### EXERCISE DESCRIPTION
From the entries below, return every line that includes the word "Legacy".

☆ ☆ ☆ ☆

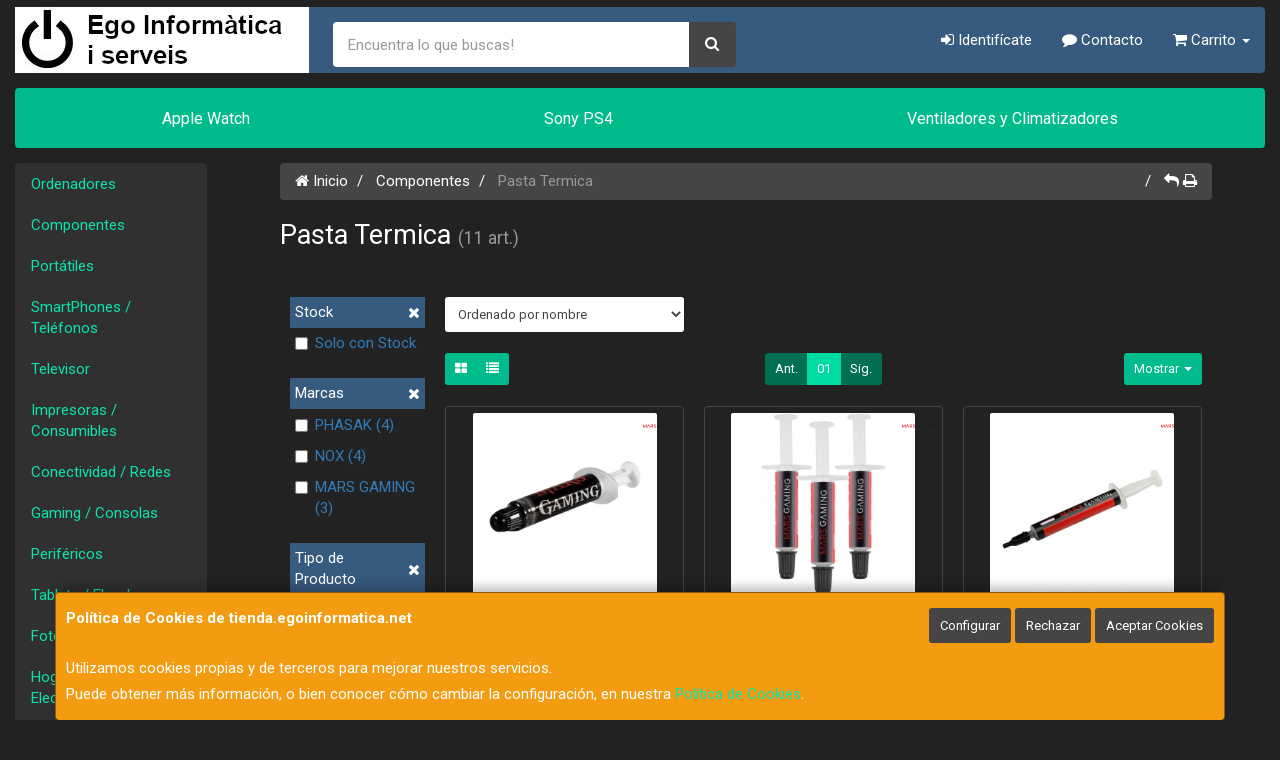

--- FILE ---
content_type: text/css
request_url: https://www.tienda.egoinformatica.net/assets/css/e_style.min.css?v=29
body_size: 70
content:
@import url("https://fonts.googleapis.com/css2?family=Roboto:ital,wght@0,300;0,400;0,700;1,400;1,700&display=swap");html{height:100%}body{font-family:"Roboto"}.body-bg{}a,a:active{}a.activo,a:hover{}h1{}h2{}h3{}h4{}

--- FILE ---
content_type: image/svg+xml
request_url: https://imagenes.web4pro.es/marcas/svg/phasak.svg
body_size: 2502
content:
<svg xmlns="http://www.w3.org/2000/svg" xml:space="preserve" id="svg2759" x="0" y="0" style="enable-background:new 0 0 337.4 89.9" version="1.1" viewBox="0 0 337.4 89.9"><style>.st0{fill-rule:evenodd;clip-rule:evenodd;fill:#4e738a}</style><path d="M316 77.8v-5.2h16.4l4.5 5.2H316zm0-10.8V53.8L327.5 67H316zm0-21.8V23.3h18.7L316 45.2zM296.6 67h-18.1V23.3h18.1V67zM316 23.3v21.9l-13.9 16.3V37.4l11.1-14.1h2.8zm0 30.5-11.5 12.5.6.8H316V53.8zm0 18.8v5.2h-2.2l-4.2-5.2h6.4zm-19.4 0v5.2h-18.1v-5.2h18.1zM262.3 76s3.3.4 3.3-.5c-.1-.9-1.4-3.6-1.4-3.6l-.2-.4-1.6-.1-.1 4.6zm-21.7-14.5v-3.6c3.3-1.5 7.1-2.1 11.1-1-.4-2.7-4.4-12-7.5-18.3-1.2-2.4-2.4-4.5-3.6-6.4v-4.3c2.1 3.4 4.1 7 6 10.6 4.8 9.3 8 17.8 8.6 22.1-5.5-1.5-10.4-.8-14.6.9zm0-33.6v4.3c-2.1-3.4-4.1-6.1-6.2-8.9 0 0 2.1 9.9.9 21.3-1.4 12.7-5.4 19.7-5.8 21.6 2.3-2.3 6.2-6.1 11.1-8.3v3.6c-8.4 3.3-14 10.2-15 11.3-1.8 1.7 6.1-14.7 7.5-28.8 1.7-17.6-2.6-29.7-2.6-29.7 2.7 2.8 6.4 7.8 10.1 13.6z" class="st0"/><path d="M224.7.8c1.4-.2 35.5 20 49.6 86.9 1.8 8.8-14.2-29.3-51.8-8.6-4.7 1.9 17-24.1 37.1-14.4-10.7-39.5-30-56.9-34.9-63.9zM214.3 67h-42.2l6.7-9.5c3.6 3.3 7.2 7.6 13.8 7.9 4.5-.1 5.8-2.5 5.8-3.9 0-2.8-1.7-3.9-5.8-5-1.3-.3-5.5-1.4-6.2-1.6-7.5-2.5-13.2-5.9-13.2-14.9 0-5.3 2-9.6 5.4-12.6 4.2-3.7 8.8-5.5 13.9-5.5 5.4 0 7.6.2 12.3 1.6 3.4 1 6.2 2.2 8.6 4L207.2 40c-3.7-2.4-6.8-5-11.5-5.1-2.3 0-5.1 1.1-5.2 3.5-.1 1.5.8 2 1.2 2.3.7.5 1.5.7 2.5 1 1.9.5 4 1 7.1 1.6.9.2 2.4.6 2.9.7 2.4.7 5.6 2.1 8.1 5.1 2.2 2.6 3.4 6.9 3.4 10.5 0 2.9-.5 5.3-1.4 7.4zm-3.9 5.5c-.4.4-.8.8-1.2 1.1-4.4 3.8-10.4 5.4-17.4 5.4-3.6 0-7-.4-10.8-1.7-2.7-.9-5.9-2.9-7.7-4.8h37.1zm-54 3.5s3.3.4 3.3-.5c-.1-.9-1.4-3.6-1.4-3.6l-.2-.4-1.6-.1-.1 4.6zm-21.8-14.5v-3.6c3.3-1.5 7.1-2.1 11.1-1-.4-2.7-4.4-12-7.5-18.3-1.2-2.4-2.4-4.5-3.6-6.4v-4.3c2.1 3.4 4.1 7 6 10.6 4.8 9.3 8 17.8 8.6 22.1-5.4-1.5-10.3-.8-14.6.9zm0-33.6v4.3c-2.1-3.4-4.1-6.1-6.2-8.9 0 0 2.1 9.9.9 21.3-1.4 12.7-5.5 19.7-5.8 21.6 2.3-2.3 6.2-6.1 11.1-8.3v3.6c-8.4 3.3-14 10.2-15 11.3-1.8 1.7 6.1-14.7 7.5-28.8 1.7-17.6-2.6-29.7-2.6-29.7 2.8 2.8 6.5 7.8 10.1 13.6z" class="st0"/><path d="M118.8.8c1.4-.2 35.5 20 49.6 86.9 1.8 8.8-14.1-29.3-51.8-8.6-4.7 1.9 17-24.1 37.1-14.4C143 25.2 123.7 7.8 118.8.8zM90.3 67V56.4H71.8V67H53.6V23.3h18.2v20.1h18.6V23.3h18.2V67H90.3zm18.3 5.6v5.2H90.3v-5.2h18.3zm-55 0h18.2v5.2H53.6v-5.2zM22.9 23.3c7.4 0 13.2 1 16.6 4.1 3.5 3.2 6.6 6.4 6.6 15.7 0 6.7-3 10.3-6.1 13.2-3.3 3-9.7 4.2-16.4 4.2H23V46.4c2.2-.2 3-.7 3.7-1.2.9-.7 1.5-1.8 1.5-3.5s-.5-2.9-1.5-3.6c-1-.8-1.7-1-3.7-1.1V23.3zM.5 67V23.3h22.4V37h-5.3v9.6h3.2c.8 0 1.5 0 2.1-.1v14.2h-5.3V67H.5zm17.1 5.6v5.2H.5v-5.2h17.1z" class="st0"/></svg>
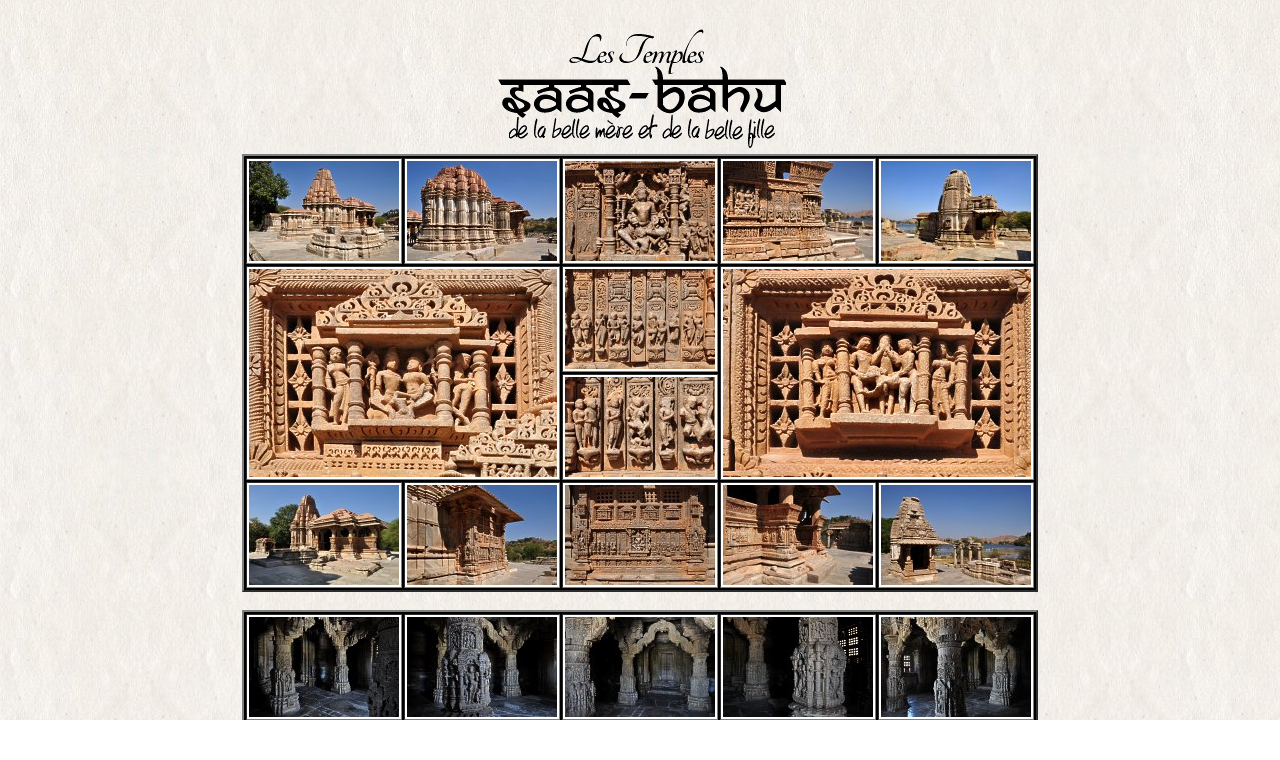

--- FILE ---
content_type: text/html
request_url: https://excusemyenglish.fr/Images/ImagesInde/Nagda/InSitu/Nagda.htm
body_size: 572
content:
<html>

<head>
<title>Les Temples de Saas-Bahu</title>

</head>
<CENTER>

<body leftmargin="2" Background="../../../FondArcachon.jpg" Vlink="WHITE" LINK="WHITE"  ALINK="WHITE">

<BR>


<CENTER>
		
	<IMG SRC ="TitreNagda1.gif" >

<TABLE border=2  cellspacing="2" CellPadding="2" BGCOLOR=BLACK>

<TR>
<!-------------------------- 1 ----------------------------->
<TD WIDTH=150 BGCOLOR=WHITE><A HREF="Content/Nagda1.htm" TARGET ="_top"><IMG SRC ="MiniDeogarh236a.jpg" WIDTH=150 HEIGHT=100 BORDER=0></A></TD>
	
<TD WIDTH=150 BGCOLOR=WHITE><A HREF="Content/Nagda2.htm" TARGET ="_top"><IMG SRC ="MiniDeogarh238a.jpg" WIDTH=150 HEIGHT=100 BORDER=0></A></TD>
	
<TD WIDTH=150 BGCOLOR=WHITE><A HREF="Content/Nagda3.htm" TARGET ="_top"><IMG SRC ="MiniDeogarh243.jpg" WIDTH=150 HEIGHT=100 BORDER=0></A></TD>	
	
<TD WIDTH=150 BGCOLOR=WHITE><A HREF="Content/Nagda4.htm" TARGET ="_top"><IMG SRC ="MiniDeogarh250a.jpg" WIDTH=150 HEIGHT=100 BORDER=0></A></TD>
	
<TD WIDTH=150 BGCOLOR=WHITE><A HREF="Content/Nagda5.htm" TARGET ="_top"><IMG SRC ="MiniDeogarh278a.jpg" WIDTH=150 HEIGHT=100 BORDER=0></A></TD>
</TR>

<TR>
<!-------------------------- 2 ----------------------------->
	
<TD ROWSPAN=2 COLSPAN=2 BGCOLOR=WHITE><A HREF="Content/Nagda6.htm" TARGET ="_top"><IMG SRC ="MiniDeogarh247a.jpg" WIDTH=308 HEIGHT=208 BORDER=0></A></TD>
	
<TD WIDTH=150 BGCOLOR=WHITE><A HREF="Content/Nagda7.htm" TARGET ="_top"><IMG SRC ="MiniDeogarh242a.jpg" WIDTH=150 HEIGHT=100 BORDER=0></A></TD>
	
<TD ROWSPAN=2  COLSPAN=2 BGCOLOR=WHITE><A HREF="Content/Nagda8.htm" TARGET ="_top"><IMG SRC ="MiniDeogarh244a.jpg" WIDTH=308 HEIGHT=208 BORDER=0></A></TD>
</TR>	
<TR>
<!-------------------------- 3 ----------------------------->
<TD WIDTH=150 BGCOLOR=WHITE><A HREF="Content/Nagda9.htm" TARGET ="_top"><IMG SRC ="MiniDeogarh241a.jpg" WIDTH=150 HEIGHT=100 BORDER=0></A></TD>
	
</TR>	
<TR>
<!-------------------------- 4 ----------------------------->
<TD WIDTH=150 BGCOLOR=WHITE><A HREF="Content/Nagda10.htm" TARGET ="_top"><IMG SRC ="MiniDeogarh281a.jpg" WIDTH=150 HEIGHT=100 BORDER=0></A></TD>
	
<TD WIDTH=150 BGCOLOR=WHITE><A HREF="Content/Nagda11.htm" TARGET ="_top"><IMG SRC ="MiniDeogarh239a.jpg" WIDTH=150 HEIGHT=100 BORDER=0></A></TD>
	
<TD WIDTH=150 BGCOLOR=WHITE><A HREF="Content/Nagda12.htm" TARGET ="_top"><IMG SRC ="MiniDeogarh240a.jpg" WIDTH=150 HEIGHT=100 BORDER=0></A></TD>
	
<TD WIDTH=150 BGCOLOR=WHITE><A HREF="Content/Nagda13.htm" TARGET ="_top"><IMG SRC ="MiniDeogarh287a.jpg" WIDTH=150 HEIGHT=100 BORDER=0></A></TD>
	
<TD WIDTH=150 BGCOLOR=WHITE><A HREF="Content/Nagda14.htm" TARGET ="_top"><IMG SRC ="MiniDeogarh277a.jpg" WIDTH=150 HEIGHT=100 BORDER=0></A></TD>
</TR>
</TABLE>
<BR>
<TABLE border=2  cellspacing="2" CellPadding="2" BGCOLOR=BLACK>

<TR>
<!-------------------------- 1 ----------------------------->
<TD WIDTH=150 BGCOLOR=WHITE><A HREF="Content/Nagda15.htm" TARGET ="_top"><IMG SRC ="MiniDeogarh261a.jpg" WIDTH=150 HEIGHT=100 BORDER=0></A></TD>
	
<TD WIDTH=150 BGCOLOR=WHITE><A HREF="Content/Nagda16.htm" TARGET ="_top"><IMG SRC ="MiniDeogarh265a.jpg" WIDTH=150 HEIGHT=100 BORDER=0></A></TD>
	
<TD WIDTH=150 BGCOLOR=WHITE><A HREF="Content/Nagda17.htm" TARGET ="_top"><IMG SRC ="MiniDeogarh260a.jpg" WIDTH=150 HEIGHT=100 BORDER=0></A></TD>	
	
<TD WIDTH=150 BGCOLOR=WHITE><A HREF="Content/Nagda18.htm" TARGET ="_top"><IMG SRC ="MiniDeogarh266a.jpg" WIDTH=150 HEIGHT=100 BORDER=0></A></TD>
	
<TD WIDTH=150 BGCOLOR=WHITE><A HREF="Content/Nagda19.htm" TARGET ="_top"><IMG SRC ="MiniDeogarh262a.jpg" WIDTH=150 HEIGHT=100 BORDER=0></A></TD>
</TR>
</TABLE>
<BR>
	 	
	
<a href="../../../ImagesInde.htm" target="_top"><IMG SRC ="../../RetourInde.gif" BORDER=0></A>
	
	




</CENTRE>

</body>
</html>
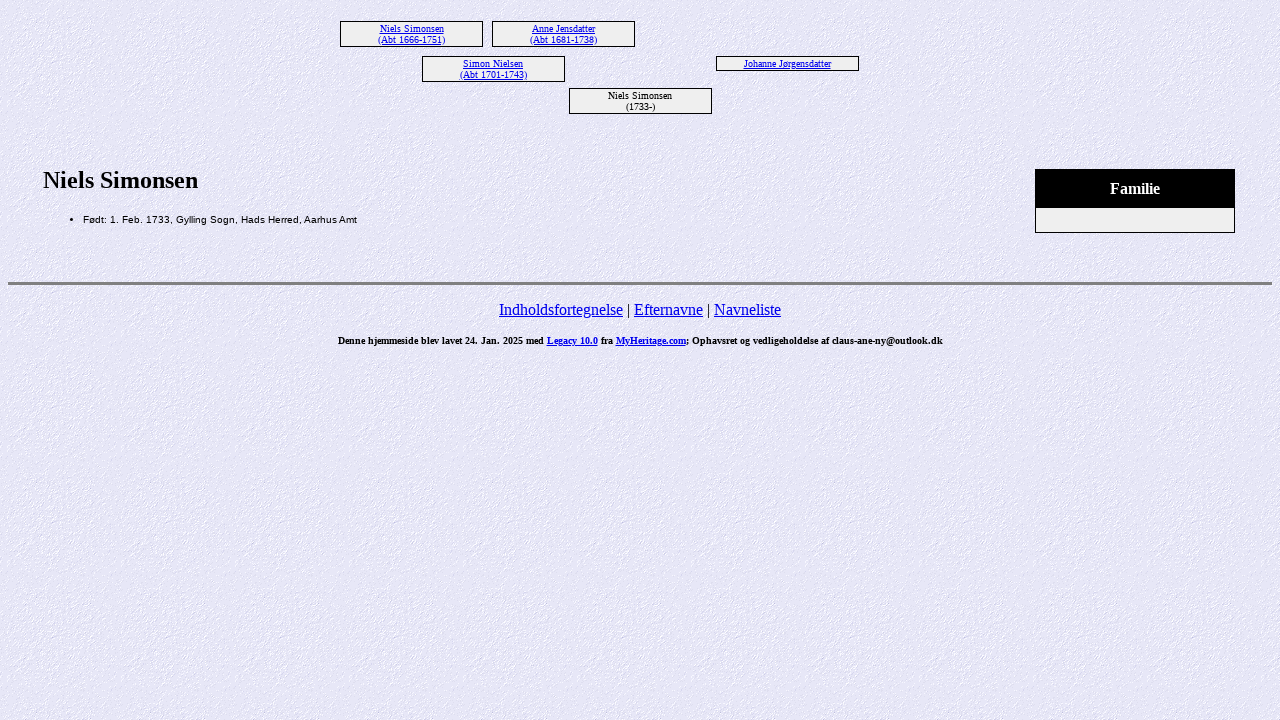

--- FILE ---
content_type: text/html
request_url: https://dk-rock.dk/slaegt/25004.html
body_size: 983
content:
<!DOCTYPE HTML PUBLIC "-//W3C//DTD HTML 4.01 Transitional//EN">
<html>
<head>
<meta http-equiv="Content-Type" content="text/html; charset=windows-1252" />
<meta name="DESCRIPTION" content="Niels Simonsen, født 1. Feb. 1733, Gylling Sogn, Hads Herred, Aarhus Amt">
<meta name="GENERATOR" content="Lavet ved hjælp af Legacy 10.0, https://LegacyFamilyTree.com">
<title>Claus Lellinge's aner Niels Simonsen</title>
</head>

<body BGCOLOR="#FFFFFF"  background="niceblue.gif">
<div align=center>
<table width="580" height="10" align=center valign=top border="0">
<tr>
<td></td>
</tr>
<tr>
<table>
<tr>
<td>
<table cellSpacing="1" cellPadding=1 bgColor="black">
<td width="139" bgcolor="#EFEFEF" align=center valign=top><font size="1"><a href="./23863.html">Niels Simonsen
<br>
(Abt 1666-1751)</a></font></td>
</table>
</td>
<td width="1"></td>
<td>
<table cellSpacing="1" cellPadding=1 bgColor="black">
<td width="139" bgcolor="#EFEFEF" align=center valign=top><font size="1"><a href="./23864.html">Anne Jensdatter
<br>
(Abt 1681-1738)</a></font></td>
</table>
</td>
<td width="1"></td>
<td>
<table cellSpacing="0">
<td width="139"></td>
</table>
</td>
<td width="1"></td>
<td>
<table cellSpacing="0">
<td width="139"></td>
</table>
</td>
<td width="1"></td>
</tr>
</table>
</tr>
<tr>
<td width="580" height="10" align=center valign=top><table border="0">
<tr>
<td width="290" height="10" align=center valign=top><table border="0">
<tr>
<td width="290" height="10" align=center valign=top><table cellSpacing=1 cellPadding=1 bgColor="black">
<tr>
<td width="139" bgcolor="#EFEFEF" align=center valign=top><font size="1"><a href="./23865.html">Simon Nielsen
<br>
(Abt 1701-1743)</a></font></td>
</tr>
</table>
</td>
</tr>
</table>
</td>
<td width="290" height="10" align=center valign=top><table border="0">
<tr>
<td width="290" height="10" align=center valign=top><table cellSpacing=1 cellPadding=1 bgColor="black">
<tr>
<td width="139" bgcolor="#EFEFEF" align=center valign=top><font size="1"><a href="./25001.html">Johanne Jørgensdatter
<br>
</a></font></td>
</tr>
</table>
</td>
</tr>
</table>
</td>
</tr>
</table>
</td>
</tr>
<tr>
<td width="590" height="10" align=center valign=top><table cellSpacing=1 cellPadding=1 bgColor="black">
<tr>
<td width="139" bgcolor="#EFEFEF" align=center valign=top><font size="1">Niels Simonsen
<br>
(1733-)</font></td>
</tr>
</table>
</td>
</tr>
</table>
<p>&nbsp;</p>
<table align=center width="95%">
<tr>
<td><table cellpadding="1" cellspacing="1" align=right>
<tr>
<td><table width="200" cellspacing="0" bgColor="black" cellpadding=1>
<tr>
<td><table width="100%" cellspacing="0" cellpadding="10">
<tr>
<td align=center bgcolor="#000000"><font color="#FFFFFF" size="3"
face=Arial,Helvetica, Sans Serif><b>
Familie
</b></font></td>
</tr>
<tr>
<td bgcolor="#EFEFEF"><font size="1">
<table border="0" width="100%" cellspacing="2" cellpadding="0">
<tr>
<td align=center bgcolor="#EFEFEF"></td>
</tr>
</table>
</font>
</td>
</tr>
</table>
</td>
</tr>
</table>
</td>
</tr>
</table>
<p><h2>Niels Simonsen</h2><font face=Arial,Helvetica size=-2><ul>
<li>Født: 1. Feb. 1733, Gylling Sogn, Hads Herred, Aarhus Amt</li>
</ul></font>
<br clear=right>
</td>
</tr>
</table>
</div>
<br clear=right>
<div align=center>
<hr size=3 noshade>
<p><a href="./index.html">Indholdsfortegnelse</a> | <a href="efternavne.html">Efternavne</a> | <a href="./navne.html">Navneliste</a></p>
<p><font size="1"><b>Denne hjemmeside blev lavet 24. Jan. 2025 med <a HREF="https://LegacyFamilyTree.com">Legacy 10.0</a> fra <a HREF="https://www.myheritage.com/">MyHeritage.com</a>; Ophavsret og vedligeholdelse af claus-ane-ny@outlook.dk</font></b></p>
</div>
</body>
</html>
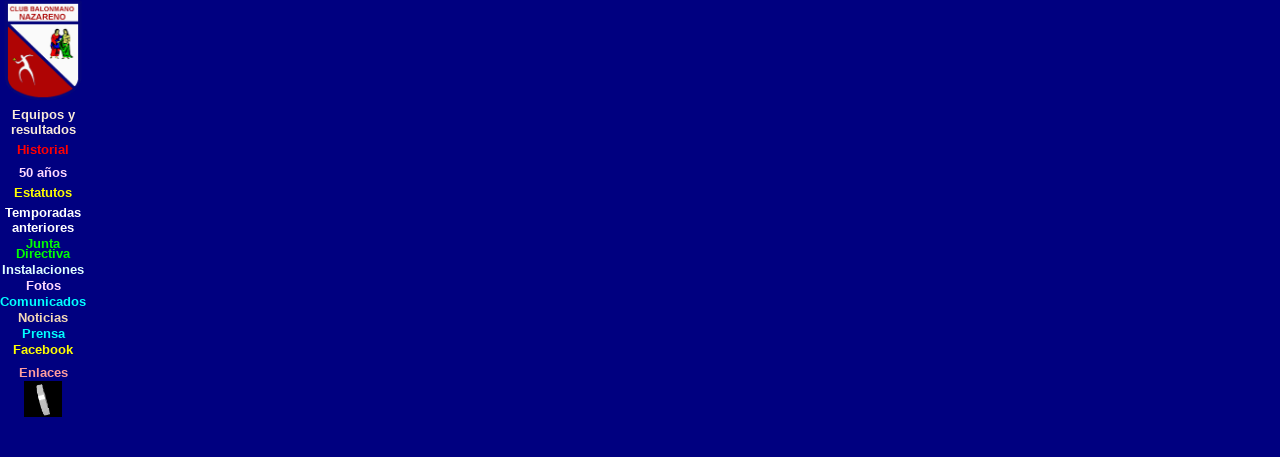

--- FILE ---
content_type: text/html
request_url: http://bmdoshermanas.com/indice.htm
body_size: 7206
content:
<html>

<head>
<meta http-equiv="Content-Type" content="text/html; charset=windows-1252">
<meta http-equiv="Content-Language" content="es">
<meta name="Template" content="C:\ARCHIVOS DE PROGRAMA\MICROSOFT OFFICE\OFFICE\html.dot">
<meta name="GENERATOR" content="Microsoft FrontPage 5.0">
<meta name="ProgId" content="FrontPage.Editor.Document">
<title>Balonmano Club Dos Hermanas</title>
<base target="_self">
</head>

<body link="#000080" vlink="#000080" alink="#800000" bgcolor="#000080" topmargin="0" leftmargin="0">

☆ ☆ ☆ ☆

### TASK OUTPUT
<meta name="GENERATOR" content="Lavet ved hjælp af Legacy 10.0, https://LegacyFamilyTree.com">
<p><font size="1"><b>Denne hjemmeside blev lavet 24. Jan. 2025 med <a HREF="https://LegacyFamilyTree.com">Legacy 10.0</a> fra <a HREF="https://www.myheritage.com/">MyHeritage.com</a>; Ophavsret og vedligeholdelse af claus-ane-ny@outlook.dk</font></b></p>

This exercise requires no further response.